Screaming blue murder

As Everton desperately search for investment, they have ended up pinning their hopes on someone with no real interest in or like for football. Richard Knights looks at their desperate situation

If Evertonians thought the nadir had been reached in the final match of last season with that 5-1 drubbing by Manchester City, they hadn’t reckoned with the close-season implosion and an unseemly all-out civil war between directors Bill Kenwright and Paul Gregg.
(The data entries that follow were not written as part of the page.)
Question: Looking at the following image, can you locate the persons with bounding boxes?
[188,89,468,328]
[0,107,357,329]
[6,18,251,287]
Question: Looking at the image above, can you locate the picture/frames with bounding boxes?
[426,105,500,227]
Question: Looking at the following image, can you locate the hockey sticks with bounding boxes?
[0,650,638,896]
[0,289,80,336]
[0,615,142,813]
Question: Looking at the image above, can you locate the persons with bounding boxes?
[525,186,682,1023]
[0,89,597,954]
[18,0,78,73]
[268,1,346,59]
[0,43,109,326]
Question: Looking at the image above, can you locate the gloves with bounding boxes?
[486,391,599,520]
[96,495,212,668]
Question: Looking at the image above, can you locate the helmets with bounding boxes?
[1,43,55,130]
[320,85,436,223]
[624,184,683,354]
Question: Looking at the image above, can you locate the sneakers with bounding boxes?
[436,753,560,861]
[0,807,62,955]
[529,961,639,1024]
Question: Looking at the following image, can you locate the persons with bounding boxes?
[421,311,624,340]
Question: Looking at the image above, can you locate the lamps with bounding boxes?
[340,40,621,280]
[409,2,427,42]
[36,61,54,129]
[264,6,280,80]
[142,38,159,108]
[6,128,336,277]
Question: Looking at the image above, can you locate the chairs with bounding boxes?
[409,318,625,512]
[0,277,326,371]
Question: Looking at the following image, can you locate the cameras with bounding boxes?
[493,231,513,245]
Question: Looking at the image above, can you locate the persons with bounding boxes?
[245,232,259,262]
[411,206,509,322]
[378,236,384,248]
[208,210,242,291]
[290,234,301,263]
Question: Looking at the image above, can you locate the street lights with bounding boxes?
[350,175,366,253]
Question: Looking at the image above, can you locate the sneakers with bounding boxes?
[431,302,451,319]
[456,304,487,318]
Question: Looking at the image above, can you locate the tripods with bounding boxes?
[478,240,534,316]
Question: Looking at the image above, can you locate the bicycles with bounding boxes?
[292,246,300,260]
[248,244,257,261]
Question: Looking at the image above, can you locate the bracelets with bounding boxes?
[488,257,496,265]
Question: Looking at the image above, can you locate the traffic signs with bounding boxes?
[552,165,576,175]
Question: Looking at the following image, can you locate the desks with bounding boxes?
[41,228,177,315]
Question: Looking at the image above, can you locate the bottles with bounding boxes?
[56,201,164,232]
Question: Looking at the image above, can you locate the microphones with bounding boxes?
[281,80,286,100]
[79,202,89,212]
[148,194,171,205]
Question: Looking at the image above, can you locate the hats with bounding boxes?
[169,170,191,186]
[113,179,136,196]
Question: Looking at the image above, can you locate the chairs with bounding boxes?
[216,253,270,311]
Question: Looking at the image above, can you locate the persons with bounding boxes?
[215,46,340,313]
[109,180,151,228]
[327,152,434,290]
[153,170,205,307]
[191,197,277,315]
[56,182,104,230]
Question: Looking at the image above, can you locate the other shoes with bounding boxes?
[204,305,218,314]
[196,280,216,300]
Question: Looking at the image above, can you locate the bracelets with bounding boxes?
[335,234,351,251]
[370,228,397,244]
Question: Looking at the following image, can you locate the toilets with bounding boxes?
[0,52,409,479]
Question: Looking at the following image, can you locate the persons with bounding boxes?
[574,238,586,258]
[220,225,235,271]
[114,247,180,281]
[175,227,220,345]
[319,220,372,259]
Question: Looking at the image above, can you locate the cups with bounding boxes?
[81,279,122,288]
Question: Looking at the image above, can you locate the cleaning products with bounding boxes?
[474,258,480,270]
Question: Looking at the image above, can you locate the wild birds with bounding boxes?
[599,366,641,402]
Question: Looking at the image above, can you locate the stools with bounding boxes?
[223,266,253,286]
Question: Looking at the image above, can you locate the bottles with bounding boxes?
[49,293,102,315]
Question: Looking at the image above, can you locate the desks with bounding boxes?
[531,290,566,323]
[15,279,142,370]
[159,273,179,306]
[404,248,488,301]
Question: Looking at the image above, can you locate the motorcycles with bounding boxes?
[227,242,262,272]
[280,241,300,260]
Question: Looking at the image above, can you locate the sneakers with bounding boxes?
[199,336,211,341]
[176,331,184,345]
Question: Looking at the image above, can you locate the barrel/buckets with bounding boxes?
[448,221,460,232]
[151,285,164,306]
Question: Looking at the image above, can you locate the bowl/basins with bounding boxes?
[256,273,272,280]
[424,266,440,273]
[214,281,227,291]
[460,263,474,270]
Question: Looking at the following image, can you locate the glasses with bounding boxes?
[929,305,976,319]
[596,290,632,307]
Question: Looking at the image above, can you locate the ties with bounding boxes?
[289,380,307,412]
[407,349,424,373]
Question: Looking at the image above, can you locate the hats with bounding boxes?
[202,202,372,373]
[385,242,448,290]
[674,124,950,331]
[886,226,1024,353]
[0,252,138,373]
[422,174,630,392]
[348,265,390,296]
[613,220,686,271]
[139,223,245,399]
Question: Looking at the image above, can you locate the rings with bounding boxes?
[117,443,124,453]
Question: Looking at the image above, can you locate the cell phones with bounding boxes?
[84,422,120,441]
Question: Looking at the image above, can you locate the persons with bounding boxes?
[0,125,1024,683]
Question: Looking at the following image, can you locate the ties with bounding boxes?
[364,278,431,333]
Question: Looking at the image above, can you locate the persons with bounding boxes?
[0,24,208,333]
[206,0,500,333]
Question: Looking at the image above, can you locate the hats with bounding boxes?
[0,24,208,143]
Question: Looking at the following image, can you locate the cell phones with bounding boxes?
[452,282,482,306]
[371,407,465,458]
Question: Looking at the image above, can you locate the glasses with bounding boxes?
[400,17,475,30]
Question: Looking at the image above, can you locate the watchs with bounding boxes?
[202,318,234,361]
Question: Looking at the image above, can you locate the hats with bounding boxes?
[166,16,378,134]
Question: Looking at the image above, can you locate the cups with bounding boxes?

When Kenwright bought out Peter Johnson in 1998 he was hailed as a hero. Everton’s decline had been precipitate during Johnson’s four years in power. The hamper salesman and lifelong Liverpool fan was saluted at Anfield during a derby match with a banner that read “Agent Johnson – Mission Accom­plished”. The problem faced by Kenwright is that, although he’s not short of a few bob, he’s not in the filthy-rich category. To buy-out Johnson’s 72 per cent shareholding he was forced to assemble True Blue Holdings, (of which he controlled 32 per cent) along with three other people – former Apollo Leisure magnate Paul Gregg holding 36 per cent and local businessmen Jon Woods and Arthur Abercromby with 32 per cent between them. The remaining 28 per cent of shares are owned by small independent shareholders and Lord Grantchester, part of the Moores dynasty who once owned the club outright.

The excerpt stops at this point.